== Текст документа ==
▼

Лицо войны. Военная хроника, 1936–1988 — страница 45 из 72

Я встречалась с разными важными немцами и спрашивала, что они думают о Нюрнбергском процессе. Бессмысленно пересказывать эти унылые интервью. Один респектабельный предприниматель предложил мне подумать о том, как разбомбили Нюрнберг и стерли с лица земли Хиросиму. По всей видимости, сказал он, все, что делают победители, – нормально; злодеями считаются только побежденные. Суть этих разговоров сводилась к тому, что раз союзники выиграли войну, они могут и устроить суд, раз им так хочется, но почему бы просто не расстрелять обвиняемых без всех этих бесконечных разговоров? Немецкому народу надоели все эти процессы.

Вынесение приговора двадцати одному обвиняемому заняло сорок семь минут, это произошло днем 1 октября. После того как приговор зачитали, в зале воцарилось чувство опустошения и ошеломления; судьи покинули зал, повисла тишина. Суд закончился, правосудие свершилось и показалось вдруг очень незначительным и разочаровывающим. Конечно, так и должно было быть, потому что нет наказания, соразмерного вине такого масштаба.

Значение этого процесса можно понять лишь на расстоянии. В конце своей заключительной речи генеральный прокурор Великобритании сказал: «Государство и закон созданы для человека с тем, чтобы он с их помощью мог более полно пользоваться жизнью, видеть перед собой более высокую цель и жить более достойно. Государства могут быть великими и могучими, но в конечном итоге права человека, созданного, как все люди, по образу и подобию божьему, являются самыми важными».

▲

== Строки для обработки ==
▼

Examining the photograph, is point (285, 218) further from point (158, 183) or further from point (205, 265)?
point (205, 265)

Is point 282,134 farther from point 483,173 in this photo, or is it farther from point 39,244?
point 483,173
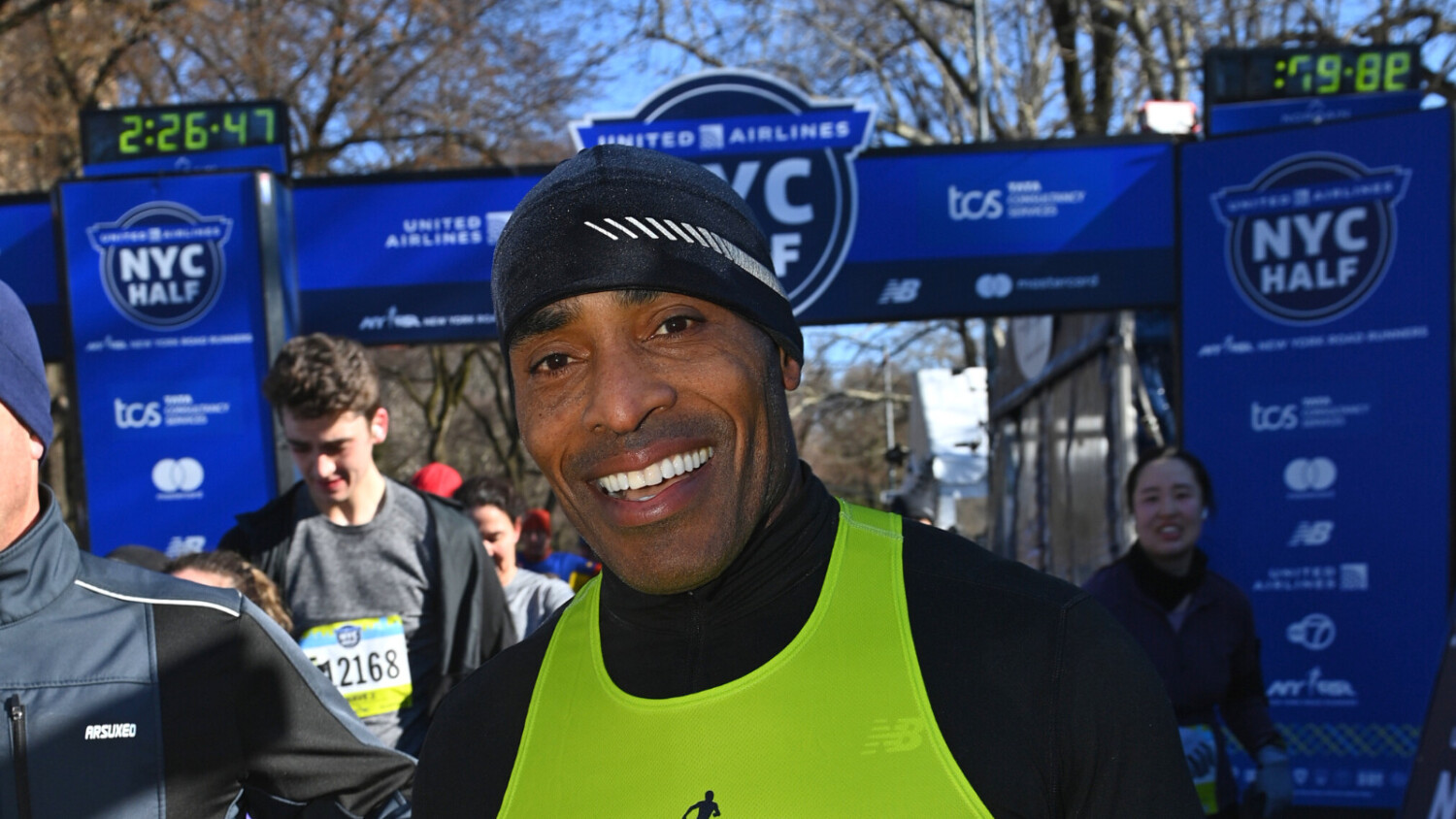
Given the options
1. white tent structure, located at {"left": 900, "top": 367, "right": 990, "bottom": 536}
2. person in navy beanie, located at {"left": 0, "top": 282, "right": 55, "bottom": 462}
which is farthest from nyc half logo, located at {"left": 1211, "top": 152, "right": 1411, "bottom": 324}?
white tent structure, located at {"left": 900, "top": 367, "right": 990, "bottom": 536}

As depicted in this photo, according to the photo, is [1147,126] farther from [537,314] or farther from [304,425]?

▲

== Письменное задание A ==
Назовите все географические названия (города и страны), которые встречаются в тексте о Нюрнбергском процессе.
== Письменное задание B ==
Внесите все строки блока 1 в таблицу Markdown со столбцами «Номер» и «Строка», указав порядковый номер каждой строки. Пустые строки пропустите, изображения в ответ не включайте.

== Результат упражнения A ==
Нюрнберг, Хиросима, Великобритания.

== Результат упражнения B ==
| Номер | Строка |
|---|---|
| 1 | Examining the photograph, is point (285, 218) further from point (158, 183) or further from point (205, 265)? |
| 2 | point (205, 265) |
| 3 | Is point 282,134 farther from point 483,173 in this photo, or is it farther from point 39,244? |
| 4 | point 483,173 |
| 5 | Given the options |
| 6 | 1. white tent structure, located at {"left": 900, "top": 367, "right": 990, "bottom": 536} |
| 7 | 2. person in navy beanie, located at {"left": 0, "top": 282, "right": 55, "bottom": 462} |
| 8 | which is farthest from nyc half logo, located at {"left": 1211, "top": 152, "right": 1411, "bottom": 324}? |
| 9 | white tent structure, located at {"left": 900, "top": 367, "right": 990, "bottom": 536} |
| 10 | As depicted in this photo, according to the photo, is [1147,126] farther from [537,314] or farther from [304,425]? |